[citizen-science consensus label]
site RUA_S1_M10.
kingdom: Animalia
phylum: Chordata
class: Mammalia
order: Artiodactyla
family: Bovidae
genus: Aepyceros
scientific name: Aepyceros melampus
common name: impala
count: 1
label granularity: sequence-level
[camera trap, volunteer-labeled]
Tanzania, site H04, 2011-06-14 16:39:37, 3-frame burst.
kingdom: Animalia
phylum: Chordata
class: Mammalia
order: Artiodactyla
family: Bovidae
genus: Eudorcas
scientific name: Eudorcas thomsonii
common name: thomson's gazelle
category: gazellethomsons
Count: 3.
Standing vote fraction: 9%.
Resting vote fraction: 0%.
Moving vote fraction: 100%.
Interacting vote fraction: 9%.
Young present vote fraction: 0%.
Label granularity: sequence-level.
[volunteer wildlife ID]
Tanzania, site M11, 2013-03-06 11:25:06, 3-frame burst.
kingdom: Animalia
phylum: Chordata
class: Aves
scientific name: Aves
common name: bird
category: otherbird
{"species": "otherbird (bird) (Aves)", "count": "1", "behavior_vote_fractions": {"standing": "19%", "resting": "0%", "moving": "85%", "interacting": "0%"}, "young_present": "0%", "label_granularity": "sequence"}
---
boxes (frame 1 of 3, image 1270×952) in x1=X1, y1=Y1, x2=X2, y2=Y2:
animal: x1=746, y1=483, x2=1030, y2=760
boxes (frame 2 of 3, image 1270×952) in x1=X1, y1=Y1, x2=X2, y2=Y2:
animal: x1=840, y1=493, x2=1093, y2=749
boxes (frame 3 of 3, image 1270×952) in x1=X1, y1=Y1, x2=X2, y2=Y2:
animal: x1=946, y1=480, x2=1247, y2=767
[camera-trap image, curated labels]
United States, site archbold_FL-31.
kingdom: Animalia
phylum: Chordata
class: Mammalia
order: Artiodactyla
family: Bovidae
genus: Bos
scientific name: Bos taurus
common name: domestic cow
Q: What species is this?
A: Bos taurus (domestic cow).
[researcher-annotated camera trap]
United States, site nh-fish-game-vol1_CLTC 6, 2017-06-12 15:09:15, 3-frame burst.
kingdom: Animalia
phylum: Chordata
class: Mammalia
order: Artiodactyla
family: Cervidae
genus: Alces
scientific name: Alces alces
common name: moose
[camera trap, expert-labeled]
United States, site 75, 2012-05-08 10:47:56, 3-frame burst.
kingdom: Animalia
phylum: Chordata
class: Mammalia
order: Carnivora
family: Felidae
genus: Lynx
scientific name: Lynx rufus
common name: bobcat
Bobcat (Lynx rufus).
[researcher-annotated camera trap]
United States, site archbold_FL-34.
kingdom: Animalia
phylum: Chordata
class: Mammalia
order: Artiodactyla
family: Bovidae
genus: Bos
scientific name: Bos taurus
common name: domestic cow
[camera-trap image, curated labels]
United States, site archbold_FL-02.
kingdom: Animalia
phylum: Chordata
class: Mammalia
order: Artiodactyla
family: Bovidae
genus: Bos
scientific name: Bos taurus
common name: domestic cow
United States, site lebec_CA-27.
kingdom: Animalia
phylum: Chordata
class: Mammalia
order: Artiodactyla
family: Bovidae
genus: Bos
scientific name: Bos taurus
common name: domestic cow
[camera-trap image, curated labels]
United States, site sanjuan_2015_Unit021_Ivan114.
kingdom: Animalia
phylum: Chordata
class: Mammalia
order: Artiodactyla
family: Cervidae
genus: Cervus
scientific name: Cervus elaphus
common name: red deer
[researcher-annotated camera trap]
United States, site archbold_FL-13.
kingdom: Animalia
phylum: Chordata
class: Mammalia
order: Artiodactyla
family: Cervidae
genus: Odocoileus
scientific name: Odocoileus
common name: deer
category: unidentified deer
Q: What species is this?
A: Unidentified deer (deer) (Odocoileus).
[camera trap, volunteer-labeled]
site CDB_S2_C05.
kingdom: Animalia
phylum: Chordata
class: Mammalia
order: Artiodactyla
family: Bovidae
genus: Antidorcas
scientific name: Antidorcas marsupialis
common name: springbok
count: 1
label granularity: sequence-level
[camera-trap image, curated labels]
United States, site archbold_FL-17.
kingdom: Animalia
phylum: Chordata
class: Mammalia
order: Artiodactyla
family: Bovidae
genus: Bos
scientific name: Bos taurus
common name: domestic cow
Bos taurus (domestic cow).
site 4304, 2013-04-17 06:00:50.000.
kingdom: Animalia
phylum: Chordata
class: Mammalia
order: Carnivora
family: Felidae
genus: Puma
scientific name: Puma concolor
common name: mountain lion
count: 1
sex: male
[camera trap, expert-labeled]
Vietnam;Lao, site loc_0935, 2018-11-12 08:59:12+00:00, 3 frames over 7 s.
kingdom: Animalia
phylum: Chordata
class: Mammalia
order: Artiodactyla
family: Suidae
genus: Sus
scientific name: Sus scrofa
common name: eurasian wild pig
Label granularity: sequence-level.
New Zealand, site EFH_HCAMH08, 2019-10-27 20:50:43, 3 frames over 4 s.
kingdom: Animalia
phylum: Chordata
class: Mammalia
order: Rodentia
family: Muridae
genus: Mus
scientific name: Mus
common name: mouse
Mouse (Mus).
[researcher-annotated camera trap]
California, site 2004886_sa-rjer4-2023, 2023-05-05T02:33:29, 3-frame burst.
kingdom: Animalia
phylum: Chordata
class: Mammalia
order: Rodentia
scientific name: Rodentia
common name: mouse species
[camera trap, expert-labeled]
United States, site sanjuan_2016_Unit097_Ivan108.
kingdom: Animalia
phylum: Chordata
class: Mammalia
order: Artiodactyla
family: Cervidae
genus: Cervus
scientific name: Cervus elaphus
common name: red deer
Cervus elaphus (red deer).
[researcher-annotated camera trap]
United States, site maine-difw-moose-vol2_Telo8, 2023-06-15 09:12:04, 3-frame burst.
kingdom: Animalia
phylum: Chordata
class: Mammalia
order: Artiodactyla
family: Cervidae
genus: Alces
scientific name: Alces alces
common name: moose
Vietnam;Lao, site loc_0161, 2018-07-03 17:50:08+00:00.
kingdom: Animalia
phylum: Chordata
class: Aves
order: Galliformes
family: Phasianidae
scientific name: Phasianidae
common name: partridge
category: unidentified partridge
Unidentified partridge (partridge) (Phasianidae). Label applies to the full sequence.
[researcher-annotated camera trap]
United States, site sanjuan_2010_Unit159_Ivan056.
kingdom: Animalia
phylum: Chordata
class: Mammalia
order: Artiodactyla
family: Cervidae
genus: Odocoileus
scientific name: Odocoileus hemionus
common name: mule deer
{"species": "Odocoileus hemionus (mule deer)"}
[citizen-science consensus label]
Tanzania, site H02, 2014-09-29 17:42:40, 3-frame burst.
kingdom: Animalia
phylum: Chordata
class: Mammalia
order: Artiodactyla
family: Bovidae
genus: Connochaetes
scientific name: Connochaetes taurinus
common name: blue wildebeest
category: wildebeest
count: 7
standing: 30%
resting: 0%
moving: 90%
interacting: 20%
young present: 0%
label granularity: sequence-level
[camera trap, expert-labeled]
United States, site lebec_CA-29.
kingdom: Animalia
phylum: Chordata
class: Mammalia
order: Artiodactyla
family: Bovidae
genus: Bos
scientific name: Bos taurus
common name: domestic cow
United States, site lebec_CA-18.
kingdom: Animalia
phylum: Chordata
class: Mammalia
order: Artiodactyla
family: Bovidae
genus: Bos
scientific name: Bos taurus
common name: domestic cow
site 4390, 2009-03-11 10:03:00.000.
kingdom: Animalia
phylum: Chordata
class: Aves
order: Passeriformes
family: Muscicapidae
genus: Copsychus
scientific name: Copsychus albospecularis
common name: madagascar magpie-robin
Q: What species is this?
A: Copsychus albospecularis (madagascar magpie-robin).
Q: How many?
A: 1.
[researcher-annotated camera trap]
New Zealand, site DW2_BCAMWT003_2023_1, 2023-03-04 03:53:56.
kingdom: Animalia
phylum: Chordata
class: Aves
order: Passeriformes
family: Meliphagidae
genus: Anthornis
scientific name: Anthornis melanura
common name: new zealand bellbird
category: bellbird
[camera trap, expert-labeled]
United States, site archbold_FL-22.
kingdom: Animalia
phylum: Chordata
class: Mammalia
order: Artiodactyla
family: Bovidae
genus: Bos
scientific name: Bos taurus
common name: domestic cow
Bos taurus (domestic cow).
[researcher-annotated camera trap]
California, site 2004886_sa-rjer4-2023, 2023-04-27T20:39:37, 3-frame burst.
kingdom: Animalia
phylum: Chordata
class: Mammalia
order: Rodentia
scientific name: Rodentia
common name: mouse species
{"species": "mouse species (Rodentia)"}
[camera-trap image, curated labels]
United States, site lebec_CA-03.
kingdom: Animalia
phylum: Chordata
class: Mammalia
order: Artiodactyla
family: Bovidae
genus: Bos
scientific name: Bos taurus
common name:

• • • • • • •

WHAT THE EXERCISE ASKS ▸ Out of the listing above, reproduce exactly the lines from the one with "scientific name: Aves" up to and including the one with "United States, site 75, 2012-05-08".

EXERCISE OUTPUT ▸
scientific name: Aves
common name: bird
category: otherbird
{"species": "otherbird (bird) (Aves)", "count": "1", "behavior_vote_fractions": {"standing": "19%", "resting": "0%", "moving": "85%", "interacting": "0%"}, "young_present": "0%", "label_granularity": "sequence"}
---
boxes (frame 1 of 3, image 1270×952) in x1=X1, y1=Y1, x2=X2, y2=Y2:
animal: x1=746, y1=483, x2=1030, y2=760
boxes (frame 2 of 3, image 1270×952) in x1=X1, y1=Y1, x2=X2, y2=Y2:
animal: x1=840, y1=493, x2=1093, y2=749
boxes (frame 3 of 3, image 1270×952) in x1=X1, y1=Y1, x2=X2, y2=Y2:
animal: x1=946, y1=480, x2=1247, y2=767
[camera-trap image, curated labels]
United States, site archbold_FL-31.
kingdom: Animalia
phylum: Chordata
class: Mammalia
order: Artiodactyla
family: Bovidae
genus: Bos
scientific name: Bos taurus
common name: domestic cow
Q: What species is this?
A: Bos taurus (domestic cow).
[researcher-annotated camera trap]
United States, site nh-fish-game-vol1_CLTC 6, 2017-06-12 15:09:15, 3-frame burst.
kingdom: Animalia
phylum: Chordata
class: Mammalia
order: Artiodactyla
family: Cervidae
genus: Alces
scientific name: Alces alces
common name: moose
[camera trap, expert-labeled]
United States, site 75, 2012-05-08 10:47:56, 3-frame burst.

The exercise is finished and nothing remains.